**EXERCISES**:
1. In the passage on the Dukes of Dixieland, who made the Assunto family group four instead of three?
2. Pick up the passage on the Dukes of Dixieland after its final sentence and keep writing it.

**PASSAGE SHOWN**:
---

Much like the Kingston Trio for folk music, the very success of the original Dukes of Dixieland pretty much guaranteed they would be dismissed by the more serious jazz enthusiasts. After all, if something's popular, it can't be that good.

But the Dukes of Dixieland were popular, dang it! In fact, from the late 1950's up to the mid-60's they were arguably the most popular jazz band in the world. So the Three Assuntos - later it was four after vocalist Betty Owens married into the family - had not only created a family business, but it was a successful family business.

---

**DATA LINES**:
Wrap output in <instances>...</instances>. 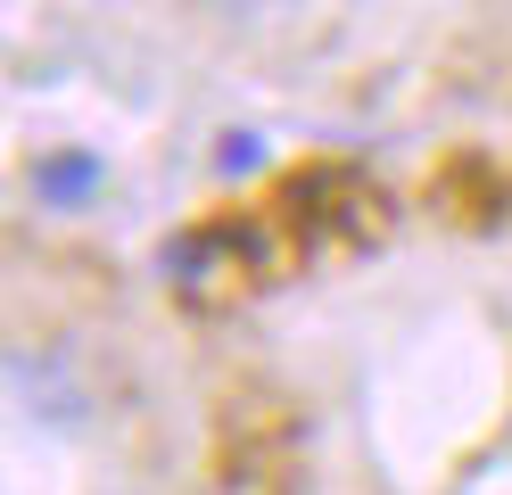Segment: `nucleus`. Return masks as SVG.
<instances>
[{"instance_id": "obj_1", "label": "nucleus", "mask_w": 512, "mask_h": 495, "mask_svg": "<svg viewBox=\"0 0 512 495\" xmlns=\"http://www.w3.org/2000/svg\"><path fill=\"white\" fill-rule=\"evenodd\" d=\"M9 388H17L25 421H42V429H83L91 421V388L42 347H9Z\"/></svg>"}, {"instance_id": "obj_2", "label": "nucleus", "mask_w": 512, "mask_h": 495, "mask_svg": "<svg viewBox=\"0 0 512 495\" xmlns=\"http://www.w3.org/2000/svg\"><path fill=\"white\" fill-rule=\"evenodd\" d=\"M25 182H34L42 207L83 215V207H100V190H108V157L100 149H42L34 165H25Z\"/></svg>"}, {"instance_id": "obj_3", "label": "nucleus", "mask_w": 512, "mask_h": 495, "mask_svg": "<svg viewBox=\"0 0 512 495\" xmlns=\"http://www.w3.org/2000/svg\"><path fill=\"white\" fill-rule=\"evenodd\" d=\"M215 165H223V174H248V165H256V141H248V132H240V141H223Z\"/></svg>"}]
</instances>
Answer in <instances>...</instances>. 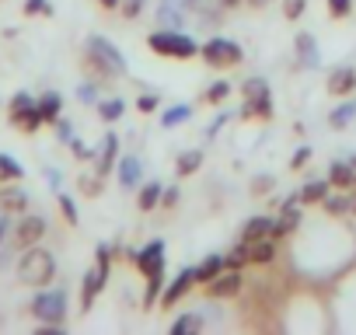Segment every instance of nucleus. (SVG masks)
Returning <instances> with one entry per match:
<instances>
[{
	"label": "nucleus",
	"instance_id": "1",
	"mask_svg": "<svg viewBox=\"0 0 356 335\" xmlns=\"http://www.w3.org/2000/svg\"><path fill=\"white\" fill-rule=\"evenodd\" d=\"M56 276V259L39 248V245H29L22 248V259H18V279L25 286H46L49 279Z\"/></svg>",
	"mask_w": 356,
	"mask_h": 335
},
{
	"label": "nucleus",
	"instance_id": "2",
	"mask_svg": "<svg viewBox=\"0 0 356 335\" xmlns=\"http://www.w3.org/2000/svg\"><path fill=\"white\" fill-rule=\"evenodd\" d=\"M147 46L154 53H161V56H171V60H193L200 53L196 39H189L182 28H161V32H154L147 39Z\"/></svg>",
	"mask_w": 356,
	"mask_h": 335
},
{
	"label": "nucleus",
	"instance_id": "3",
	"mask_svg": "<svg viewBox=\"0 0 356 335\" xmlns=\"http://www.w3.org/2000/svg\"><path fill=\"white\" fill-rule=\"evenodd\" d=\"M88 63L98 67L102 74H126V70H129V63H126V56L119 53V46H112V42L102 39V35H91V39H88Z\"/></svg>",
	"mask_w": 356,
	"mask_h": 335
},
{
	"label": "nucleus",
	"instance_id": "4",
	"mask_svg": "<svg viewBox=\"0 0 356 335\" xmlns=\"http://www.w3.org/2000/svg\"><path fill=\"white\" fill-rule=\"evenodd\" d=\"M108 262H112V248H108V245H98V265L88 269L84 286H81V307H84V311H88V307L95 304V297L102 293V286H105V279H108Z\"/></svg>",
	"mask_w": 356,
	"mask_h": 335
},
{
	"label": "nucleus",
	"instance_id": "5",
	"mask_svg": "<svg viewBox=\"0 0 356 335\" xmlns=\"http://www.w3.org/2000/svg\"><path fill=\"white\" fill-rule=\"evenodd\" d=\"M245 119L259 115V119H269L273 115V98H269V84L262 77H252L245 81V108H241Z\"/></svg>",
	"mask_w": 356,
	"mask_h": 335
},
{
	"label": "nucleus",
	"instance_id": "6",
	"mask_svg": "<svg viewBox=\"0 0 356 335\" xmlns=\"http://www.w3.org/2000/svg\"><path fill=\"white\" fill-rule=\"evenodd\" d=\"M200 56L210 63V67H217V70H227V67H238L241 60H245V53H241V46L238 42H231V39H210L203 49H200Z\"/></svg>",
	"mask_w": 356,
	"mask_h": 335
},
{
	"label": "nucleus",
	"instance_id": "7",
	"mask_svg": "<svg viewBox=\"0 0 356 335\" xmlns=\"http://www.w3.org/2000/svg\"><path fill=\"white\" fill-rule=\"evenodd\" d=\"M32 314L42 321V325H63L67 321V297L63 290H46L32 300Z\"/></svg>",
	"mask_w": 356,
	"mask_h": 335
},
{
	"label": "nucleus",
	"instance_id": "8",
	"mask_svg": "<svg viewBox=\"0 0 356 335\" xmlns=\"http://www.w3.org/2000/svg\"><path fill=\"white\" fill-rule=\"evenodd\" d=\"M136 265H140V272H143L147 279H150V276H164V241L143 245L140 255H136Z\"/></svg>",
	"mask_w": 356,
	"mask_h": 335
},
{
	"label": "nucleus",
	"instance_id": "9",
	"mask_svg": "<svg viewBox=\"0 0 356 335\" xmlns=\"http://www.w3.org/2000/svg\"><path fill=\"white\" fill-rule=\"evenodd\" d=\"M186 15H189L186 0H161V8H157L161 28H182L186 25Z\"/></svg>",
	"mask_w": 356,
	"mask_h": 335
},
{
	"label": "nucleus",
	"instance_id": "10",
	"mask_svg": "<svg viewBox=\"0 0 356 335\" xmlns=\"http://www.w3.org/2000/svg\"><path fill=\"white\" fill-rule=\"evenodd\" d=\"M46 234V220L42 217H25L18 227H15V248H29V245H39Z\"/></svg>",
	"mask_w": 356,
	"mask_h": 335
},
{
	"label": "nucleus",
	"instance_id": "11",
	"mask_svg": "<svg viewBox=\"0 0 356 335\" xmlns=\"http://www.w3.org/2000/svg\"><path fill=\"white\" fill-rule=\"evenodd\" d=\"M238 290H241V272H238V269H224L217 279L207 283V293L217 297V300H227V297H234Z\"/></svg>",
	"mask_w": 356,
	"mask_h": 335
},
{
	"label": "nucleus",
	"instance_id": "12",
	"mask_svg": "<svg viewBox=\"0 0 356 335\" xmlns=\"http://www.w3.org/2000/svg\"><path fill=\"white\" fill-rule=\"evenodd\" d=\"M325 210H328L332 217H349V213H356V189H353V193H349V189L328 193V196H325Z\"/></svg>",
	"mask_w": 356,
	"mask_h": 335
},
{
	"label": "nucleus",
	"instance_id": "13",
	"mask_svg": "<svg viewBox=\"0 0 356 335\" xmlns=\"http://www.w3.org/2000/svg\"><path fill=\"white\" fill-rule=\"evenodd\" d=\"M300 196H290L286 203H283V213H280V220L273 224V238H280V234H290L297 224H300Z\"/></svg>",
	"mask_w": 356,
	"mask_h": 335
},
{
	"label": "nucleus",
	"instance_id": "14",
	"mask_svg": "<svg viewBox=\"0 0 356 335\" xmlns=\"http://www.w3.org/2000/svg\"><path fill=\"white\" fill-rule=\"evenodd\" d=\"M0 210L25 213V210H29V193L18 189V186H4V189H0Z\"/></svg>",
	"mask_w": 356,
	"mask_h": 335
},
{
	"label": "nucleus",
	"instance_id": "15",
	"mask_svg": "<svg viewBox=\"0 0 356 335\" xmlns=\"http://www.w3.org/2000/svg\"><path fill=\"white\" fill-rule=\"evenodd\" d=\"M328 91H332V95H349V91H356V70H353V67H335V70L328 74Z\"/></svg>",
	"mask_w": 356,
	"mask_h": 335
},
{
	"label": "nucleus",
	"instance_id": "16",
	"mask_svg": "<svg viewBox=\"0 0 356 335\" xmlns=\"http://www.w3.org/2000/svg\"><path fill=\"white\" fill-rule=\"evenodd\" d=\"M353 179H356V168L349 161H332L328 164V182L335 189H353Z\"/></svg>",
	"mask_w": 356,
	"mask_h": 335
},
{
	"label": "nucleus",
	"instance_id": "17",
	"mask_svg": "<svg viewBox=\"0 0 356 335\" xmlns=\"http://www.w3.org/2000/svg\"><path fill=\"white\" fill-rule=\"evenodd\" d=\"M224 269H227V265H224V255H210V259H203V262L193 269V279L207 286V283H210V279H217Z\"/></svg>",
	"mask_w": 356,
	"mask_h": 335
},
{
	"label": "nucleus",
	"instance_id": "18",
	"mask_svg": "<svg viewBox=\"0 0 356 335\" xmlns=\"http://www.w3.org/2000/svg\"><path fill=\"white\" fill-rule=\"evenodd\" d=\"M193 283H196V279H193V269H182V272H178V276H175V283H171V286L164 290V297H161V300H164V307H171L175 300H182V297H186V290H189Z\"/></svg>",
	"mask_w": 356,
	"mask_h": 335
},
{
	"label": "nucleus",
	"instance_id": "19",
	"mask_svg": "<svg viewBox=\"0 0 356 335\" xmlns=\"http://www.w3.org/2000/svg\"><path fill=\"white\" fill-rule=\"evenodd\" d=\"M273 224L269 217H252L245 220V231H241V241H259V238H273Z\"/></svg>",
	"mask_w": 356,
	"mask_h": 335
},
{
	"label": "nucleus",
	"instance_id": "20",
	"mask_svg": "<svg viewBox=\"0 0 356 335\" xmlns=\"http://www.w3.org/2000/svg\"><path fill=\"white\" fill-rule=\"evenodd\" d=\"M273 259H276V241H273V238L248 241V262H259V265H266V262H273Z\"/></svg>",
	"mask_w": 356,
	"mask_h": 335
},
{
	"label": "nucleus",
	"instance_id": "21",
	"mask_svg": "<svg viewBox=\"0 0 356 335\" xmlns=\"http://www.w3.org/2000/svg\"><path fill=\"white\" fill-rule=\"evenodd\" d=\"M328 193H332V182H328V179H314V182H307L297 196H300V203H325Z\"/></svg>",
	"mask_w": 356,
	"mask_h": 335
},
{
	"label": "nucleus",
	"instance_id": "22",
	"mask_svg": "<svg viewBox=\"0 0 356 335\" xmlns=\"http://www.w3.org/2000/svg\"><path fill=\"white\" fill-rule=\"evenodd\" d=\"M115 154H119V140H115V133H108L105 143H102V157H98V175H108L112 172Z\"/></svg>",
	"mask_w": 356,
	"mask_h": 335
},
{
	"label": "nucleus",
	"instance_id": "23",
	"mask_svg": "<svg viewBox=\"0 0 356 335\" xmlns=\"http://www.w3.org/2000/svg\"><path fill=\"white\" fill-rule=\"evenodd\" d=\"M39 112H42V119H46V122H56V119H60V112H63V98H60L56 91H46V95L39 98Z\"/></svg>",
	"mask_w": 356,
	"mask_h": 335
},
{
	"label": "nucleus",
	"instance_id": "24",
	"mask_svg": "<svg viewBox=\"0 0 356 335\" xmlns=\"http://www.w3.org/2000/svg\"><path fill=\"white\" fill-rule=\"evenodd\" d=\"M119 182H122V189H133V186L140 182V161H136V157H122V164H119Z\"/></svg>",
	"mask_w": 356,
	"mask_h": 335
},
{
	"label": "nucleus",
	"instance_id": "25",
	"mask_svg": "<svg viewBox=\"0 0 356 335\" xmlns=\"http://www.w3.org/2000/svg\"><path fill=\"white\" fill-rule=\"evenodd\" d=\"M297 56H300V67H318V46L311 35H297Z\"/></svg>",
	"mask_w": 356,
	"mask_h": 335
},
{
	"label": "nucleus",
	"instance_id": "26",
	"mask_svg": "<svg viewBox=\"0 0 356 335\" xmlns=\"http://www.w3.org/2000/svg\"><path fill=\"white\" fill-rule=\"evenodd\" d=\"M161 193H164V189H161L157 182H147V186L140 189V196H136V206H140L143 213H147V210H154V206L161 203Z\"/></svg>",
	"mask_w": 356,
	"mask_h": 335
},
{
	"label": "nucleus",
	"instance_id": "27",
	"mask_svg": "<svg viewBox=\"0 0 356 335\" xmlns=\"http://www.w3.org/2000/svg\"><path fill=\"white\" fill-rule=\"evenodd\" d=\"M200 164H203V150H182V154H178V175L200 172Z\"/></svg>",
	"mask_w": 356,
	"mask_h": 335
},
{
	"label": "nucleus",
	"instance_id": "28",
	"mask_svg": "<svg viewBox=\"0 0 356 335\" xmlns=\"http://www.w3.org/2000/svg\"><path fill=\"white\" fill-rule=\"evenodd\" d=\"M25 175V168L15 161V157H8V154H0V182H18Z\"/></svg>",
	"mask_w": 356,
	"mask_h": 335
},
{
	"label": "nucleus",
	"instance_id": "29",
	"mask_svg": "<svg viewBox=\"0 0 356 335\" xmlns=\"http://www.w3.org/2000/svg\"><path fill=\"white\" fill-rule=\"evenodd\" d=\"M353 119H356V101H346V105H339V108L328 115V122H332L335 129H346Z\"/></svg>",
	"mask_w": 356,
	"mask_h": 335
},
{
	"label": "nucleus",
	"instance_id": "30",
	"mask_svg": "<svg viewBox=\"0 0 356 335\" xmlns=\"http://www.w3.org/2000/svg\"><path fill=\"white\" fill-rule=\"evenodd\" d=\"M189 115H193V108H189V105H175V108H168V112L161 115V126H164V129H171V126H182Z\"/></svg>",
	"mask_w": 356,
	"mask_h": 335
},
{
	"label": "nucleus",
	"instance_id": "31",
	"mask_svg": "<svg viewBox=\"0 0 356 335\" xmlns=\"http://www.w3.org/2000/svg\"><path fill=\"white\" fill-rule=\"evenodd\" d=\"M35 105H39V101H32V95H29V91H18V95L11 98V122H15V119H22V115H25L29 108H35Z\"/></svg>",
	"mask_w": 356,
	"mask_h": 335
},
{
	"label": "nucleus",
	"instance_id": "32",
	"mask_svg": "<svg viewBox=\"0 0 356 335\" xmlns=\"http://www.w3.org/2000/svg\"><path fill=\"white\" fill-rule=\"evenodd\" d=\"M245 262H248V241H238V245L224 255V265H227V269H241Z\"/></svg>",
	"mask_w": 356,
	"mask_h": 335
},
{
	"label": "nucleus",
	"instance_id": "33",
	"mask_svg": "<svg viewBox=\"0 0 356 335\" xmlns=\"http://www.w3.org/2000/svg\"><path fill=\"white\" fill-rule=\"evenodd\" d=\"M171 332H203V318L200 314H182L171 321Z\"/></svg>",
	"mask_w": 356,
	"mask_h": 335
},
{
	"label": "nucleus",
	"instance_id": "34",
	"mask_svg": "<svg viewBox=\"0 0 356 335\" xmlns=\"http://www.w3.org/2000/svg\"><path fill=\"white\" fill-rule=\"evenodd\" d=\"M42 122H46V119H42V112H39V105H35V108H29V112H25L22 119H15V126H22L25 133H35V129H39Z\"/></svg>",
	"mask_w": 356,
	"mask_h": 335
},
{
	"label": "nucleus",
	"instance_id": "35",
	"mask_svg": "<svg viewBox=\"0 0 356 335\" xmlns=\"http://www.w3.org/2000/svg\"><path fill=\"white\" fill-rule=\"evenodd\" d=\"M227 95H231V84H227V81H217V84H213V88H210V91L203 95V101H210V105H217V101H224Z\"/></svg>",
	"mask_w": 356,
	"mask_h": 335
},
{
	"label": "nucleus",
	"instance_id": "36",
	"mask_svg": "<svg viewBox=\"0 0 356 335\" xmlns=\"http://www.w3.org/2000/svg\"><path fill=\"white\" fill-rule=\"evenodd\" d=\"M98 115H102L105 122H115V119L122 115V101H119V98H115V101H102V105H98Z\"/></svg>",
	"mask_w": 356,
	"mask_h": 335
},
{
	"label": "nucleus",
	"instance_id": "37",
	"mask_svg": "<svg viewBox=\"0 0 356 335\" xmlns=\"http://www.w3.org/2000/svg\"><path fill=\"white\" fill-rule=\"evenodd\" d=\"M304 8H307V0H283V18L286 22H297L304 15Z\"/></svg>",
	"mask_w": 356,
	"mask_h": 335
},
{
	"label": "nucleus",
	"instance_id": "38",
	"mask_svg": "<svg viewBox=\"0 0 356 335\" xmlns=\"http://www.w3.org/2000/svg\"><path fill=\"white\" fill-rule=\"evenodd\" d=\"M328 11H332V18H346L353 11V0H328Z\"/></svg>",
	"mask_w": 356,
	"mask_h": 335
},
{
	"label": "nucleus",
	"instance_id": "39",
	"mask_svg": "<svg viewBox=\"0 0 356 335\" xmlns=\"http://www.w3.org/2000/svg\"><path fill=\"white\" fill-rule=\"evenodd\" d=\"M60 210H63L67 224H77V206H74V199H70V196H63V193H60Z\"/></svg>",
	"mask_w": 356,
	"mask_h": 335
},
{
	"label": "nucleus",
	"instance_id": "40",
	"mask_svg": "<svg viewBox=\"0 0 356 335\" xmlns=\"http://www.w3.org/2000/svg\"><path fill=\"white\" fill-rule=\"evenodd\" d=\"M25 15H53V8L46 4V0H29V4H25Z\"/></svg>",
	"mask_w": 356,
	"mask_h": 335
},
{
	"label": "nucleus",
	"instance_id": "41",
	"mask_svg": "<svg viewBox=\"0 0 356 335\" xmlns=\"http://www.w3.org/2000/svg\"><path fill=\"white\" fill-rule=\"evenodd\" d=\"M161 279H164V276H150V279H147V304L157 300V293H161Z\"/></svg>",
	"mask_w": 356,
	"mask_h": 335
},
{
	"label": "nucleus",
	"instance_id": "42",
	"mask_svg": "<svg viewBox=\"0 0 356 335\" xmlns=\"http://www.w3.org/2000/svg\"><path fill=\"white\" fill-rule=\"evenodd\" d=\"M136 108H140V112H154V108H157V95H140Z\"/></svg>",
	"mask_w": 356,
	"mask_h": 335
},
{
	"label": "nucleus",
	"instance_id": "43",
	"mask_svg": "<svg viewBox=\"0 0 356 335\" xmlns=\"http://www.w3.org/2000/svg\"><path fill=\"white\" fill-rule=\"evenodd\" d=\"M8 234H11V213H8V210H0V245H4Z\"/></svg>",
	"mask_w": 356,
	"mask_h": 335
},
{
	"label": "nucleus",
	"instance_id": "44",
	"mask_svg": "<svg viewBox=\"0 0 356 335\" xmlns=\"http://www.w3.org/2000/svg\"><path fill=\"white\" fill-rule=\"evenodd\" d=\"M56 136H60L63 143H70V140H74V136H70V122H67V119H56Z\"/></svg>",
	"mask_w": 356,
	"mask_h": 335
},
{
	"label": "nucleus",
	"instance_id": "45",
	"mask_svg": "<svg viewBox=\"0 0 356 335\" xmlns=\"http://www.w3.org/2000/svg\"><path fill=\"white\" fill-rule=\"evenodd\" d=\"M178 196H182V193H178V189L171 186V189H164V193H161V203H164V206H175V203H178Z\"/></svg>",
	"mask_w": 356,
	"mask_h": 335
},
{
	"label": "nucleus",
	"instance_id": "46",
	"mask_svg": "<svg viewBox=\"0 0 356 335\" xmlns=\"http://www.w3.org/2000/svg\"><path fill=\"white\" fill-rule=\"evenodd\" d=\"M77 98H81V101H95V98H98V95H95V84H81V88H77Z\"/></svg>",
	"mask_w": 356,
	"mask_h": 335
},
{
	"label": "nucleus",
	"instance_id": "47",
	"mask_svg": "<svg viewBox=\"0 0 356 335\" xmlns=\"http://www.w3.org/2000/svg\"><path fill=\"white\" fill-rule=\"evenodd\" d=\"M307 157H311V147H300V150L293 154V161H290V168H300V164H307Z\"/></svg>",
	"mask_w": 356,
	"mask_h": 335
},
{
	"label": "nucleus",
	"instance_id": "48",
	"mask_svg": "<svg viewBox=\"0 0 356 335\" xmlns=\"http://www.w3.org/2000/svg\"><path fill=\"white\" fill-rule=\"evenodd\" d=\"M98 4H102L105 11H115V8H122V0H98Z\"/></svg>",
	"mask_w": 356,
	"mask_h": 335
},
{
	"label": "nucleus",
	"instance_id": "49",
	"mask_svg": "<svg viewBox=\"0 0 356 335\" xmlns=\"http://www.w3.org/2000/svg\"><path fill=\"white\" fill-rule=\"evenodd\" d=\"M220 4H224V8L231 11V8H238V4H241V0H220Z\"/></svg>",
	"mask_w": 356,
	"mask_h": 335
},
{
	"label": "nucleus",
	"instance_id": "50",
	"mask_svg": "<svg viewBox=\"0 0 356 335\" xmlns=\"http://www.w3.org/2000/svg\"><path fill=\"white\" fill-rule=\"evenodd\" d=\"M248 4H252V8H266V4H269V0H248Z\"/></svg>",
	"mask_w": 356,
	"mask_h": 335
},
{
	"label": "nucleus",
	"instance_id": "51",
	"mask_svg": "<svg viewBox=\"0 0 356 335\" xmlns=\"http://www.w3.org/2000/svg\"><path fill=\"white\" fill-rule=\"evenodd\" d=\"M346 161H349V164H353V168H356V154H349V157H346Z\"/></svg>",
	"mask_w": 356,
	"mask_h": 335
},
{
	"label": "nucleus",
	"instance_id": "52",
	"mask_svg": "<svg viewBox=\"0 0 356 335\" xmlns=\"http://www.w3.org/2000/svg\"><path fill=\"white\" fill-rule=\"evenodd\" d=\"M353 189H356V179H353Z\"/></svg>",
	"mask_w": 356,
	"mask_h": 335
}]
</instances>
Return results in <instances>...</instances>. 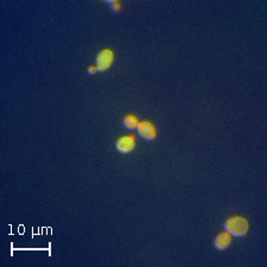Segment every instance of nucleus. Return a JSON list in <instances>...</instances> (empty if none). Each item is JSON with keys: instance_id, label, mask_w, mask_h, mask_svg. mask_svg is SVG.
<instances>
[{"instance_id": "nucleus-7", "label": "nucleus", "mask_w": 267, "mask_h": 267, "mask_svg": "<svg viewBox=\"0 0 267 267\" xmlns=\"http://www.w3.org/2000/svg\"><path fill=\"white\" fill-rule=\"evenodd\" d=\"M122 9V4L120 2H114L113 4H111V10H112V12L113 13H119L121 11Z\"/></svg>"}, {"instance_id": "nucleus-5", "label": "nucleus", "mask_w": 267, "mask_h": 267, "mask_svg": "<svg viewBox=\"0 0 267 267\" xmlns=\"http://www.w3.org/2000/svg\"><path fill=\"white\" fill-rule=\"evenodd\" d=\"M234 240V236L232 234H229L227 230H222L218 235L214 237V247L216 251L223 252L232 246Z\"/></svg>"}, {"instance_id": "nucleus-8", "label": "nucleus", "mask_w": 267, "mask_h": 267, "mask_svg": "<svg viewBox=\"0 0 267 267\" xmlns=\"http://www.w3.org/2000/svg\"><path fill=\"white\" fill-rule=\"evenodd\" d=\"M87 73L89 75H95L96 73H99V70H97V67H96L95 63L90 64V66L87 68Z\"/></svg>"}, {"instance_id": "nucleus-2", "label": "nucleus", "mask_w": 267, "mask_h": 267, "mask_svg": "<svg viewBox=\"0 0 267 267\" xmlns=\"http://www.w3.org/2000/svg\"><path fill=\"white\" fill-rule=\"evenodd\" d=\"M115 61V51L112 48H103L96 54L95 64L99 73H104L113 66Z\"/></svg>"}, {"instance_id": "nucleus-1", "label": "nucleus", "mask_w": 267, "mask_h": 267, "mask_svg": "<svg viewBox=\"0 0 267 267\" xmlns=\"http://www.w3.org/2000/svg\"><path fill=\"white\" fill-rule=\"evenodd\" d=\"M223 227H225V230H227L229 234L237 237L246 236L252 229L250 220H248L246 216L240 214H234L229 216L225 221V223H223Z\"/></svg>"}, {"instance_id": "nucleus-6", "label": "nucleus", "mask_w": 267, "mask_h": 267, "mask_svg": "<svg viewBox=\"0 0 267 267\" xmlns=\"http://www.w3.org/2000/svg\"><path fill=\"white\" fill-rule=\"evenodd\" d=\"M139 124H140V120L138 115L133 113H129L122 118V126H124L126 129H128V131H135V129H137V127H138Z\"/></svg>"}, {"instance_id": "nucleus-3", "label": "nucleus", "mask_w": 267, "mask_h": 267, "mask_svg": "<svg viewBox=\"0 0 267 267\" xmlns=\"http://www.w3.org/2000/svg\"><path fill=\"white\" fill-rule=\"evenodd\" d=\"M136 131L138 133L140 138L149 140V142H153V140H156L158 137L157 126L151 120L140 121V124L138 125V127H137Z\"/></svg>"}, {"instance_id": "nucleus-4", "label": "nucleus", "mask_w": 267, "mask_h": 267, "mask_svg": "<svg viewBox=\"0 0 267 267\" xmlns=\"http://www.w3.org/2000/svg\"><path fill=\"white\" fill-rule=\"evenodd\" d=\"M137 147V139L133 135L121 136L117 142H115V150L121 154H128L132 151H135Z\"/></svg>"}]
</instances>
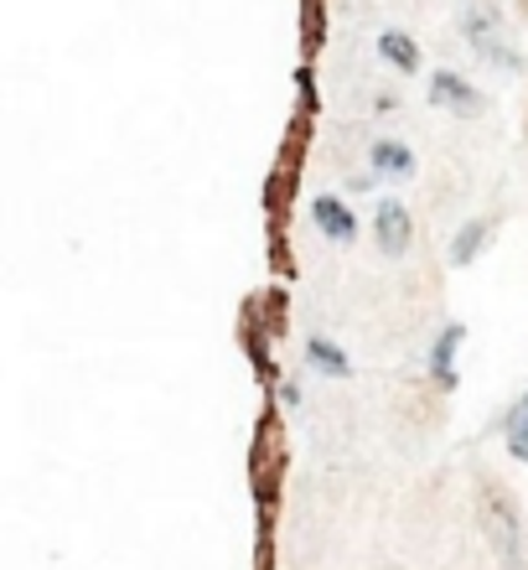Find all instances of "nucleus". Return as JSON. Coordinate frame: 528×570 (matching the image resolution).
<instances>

---

**RESPONSES FOR EACH TASK**:
1. Vocalist Betty Owens, after she married into the family.

2.
Despite the condescension of the, well, let's say the less "commercial" players, the Dukes were the real thing. They were a homegrown product of New Orleans, and like many youngsters cutting their musical teeth, the brothers Freddie and Frank started off playing in their school's marching band. But as native New Orleaners, they found jazz was practically an inborn instinct. Early on trombonist Freddie, at a wizened 17 years, and trumpet playing Frank, a mature 14, together with whoever else they could pull in, began to play one night a week at a local seafood restaurant. In addition to the base pay of $3 apiece plus tips1 they were allowed to stuff themselves during the intermission.

In the 1940's most amateurs were strictly prohibited from accepting any payment, but that didn't apply rigorously to teenage musicians. Despite their professional engagements, the brothers - with the approval of their mother Josephine and father Jacinto - entered the then ubiquitous "Amateur Hours". Then in 1949 the big band leader Horace Heidt2 came to New Orleans. The Assunto brothers' band - whose clarinet player was a fellow named Pete Fountain - won the contest and were allowed to go on tour with Horace. Once back home they paid their union dues and turned professional.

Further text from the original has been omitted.